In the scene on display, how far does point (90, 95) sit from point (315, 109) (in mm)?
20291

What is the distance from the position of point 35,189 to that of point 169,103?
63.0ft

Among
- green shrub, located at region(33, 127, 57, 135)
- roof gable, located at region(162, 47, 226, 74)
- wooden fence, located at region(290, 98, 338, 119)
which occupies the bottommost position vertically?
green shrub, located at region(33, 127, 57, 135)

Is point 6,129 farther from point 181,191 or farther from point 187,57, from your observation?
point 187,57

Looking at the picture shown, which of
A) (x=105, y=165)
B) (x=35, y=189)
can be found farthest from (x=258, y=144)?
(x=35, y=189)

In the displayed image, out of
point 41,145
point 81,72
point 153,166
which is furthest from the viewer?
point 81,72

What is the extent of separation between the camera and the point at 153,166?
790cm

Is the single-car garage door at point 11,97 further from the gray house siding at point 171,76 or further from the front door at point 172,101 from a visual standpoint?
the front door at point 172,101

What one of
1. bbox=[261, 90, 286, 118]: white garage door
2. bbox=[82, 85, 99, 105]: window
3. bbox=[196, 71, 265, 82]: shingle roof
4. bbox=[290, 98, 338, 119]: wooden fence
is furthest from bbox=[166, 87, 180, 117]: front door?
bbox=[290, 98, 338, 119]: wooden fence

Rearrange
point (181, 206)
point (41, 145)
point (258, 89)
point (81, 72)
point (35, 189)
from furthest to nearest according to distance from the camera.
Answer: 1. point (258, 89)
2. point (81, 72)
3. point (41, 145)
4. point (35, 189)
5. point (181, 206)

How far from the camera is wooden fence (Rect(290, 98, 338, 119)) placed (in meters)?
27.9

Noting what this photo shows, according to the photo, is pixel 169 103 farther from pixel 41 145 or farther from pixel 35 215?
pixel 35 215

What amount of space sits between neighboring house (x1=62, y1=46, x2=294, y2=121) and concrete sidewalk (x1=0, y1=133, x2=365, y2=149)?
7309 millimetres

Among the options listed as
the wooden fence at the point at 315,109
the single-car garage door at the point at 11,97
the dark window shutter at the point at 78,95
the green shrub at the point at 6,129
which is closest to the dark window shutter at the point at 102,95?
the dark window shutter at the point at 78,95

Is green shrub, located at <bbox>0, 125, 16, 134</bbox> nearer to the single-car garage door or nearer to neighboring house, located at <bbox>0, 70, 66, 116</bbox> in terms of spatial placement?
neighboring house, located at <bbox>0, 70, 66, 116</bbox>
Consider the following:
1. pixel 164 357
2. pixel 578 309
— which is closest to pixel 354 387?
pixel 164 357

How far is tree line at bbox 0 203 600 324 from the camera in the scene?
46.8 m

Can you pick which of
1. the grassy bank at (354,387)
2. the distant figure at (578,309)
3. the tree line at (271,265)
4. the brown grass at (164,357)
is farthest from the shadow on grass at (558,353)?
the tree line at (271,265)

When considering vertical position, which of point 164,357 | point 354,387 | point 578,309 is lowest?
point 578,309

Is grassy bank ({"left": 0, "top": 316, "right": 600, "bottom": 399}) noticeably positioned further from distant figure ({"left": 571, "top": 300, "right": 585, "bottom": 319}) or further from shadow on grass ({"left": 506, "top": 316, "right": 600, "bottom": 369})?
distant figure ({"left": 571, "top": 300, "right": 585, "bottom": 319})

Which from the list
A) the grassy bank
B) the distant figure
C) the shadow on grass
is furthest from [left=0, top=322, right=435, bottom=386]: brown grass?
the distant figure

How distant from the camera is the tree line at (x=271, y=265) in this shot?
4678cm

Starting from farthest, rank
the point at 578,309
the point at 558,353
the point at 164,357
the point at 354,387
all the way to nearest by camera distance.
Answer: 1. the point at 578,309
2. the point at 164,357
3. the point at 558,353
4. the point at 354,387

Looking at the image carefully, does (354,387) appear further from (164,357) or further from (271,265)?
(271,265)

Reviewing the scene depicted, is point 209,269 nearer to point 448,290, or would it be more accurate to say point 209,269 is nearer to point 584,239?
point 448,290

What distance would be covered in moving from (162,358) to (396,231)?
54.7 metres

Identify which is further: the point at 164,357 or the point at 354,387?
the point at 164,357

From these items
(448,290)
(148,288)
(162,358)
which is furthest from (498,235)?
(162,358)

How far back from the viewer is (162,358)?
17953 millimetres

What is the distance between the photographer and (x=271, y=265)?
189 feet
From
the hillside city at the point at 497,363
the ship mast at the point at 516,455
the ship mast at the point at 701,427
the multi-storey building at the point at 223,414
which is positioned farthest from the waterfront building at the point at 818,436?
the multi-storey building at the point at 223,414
* * *
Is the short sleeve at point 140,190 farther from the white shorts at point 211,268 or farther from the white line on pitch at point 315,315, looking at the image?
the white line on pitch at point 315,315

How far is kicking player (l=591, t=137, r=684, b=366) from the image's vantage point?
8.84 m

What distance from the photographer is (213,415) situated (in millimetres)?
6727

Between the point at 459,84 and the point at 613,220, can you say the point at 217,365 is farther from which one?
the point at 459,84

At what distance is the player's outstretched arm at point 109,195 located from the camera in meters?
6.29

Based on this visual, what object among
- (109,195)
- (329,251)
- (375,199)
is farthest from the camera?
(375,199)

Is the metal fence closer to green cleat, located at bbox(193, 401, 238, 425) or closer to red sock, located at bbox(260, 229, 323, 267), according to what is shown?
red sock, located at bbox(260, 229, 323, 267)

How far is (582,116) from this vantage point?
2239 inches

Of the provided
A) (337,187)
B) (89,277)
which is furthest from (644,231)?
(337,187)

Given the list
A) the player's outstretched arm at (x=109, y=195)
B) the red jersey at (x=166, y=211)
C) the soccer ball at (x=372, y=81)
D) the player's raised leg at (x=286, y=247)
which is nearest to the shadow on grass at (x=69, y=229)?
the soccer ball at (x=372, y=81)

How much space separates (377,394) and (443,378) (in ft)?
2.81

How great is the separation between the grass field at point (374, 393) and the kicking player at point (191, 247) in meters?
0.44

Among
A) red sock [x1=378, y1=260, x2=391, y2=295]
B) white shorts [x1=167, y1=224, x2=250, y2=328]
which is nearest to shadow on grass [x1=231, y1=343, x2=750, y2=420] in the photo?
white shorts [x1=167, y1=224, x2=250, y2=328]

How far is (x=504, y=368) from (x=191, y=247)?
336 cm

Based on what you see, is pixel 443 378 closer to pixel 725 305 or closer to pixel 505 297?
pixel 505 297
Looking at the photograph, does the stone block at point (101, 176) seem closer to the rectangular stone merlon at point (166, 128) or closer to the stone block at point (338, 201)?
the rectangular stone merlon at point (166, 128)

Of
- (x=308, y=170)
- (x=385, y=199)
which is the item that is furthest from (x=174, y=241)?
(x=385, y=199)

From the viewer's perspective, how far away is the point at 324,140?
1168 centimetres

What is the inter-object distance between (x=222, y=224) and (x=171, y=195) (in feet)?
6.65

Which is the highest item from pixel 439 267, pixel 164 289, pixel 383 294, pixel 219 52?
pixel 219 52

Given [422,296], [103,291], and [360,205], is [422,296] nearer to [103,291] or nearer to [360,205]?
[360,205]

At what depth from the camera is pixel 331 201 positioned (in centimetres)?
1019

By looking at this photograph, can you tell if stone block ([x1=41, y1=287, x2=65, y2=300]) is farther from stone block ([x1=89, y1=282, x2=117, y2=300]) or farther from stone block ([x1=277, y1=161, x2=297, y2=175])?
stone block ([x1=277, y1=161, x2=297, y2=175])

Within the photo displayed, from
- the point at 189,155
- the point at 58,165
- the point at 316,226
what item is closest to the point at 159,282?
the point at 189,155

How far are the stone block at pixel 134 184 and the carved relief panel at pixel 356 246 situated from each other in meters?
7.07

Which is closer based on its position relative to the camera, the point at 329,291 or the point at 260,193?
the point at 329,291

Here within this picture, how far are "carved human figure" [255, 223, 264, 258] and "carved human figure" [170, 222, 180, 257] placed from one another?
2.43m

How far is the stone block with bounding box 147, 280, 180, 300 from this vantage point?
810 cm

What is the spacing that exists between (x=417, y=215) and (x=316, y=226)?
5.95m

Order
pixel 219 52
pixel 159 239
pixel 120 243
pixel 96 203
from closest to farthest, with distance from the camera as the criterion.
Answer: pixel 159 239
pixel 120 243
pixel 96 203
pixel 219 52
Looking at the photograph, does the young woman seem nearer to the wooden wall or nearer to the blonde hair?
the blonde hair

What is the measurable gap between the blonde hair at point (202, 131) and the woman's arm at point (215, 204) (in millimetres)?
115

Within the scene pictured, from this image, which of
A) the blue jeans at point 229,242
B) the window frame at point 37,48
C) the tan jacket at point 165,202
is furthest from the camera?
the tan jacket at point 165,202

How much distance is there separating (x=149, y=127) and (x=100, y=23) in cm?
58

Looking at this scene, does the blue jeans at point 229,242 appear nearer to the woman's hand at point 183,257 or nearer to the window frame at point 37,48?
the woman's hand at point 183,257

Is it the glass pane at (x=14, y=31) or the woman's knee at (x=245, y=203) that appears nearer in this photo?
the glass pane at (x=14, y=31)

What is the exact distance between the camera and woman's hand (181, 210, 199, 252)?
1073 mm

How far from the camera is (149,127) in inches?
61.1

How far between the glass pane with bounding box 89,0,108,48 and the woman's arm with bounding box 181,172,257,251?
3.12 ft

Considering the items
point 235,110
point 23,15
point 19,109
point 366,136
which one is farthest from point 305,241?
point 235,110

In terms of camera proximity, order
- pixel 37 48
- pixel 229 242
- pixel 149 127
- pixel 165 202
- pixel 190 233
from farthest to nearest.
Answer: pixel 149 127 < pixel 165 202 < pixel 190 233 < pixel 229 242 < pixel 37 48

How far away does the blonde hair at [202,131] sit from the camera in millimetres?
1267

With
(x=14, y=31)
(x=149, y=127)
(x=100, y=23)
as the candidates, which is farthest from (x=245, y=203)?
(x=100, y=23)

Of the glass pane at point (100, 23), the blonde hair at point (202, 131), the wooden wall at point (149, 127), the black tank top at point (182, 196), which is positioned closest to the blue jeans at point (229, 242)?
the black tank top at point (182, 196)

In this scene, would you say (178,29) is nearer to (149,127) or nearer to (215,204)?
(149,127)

* **Problem statement**
Gather every line in the rows above that contains the string "left" and copy each one. Case counts.

* **Solution to this exercise**
Is grassy bank ({"left": 0, "top": 316, "right": 600, "bottom": 399}) noticeably positioned further from distant figure ({"left": 571, "top": 300, "right": 585, "bottom": 319}) or further from shadow on grass ({"left": 506, "top": 316, "right": 600, "bottom": 369})?
distant figure ({"left": 571, "top": 300, "right": 585, "bottom": 319})
is furthest from [left=0, top=322, right=435, bottom=386]: brown grass?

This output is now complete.